WORK INSTRUCTIONS -
(a) In the DMZ explanation, what is the current webservice?
(b) Extend the DMZ explanation past its final line.

DOCUMENT -
----
DMZ = DeMilitarized Zone.  Taken from that strip of no man's land between 
North and South Korea in which the militaries of both sides do not enter 
because of the uneasy truce there.

In the DMZ concept you have, in order:
The Outside
Your external router
A webservice
Your internal, more secure, router
Your backend data
The theory being that if the Cisco Kid screws up something on the external 
router and an outsider performs a Denial Of Service attack, or some such 
thing, then your backend data is not affected.
The internal router might only allow access to the inside from one 
particular IP address - that of the webservice machine.  Our current 
webservice is Domino running on an iSeries.

Rob Berendt
-- 
"They that can give up essential liberty to obtain a little temporary 
safety deserve neither liberty nor safety."
----
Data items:
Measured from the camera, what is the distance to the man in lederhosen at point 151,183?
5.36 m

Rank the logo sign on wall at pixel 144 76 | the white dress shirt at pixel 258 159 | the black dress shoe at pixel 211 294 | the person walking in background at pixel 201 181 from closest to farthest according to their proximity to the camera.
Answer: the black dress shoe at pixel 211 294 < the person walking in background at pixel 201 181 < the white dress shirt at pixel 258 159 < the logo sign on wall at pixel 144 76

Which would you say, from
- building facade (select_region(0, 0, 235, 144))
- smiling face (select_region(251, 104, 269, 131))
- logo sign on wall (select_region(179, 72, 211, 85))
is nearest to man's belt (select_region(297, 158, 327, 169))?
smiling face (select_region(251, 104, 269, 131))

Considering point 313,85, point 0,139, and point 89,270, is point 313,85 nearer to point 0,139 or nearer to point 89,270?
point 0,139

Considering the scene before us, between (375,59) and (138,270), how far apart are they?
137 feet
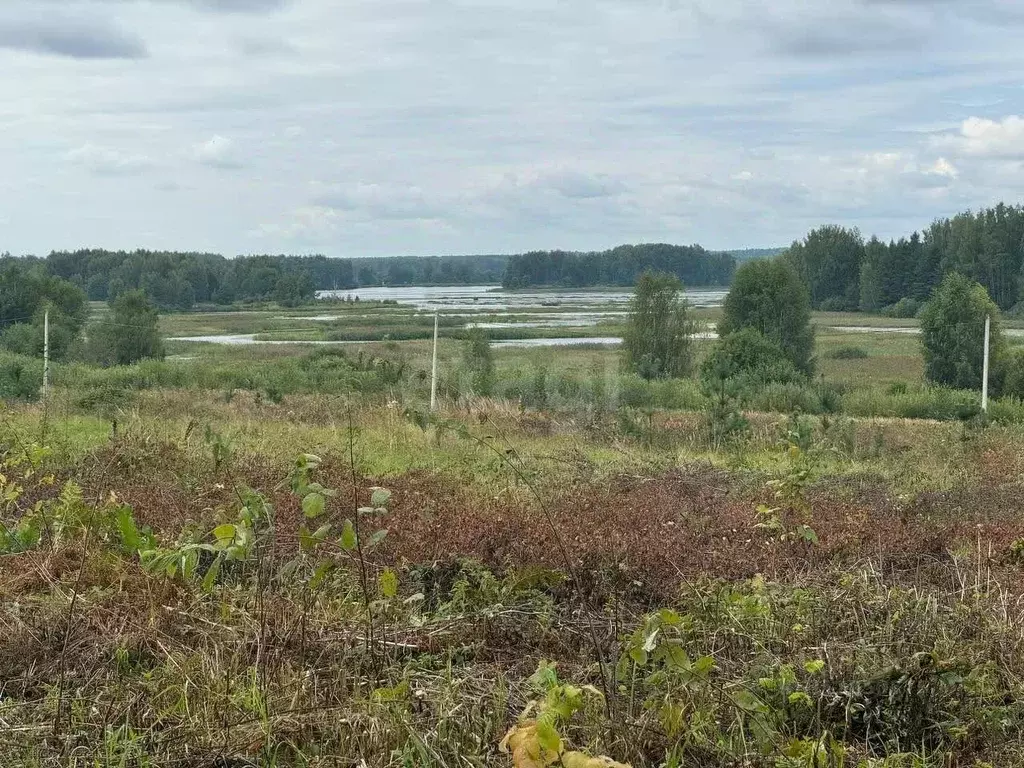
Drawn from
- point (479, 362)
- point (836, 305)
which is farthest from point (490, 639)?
point (836, 305)

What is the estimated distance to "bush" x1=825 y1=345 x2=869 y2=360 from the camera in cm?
4892

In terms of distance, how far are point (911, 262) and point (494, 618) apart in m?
77.0

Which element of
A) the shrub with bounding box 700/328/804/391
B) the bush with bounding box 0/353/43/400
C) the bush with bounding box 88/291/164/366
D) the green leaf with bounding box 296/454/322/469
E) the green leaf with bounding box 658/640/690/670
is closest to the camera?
the green leaf with bounding box 658/640/690/670

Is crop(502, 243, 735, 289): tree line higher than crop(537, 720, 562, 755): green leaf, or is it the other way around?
crop(502, 243, 735, 289): tree line

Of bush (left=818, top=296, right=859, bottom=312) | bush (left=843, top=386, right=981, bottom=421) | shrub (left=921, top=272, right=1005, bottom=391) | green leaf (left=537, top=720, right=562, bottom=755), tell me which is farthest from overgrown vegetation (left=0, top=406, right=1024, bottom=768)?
bush (left=818, top=296, right=859, bottom=312)

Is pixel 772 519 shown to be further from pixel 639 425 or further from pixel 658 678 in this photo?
pixel 639 425

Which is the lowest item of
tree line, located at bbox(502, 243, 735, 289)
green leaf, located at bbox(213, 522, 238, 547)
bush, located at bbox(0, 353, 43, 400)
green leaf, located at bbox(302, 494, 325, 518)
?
bush, located at bbox(0, 353, 43, 400)

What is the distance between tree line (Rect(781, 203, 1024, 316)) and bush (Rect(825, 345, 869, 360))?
1308 centimetres

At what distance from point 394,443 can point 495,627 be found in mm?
8266

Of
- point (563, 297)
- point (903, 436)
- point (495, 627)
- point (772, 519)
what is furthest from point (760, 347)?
point (563, 297)

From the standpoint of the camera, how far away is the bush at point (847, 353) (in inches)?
1926

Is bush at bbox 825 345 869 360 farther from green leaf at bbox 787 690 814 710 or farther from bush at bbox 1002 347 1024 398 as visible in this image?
green leaf at bbox 787 690 814 710

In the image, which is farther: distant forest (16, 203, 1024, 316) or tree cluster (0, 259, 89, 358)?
distant forest (16, 203, 1024, 316)

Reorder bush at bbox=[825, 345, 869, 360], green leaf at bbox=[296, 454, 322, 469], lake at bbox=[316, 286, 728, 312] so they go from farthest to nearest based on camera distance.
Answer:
----
EXPECTED RESULTS -
(a) Domino running on an iSeries.

(b)
Benjamin Franklin 





McIntyre Don <dnmcin@xxxxxxxxx>
Sent by: midrange-l-bounces@xxxxxxxxxxxx
08/04/2003 01:35 PM
Please respond to Midrange Systems Technical Discussion
 
        To:     Midrange Systems Technical Discussion 
<midrange-l@xxxxxxxxxxxx>
        cc: 
        Fax to: 
        Subject:        RE: iSeries vs. Unix vs. SQL Server vs. Oracle & 
Security/Data   separation???


I like the idea of running all applications & data on
one iSeries.  And I also know that the iSeries is up
to the task. 

But what frustrates me on this subject is that the
experts at IBM & others also advise Data separation
which is to separate the Web or deployment Server
(Java Application server i.e. WebSphere Application
Server) from the data residing on the iSeries.  The
(experts) advise installing Websphere on one
machine,whether it is a Microsoft box or another
iSeries (they don't necessarily push iSeries for
this), then access the data on the secure iSeries box.

Can't Websphere & data reside on one box with the
proper security setup?  If so, then this is what
should be advised. 

Therefore all my preaching to peers & upper management
to use a single iSeries is thrown out with this
suggestion.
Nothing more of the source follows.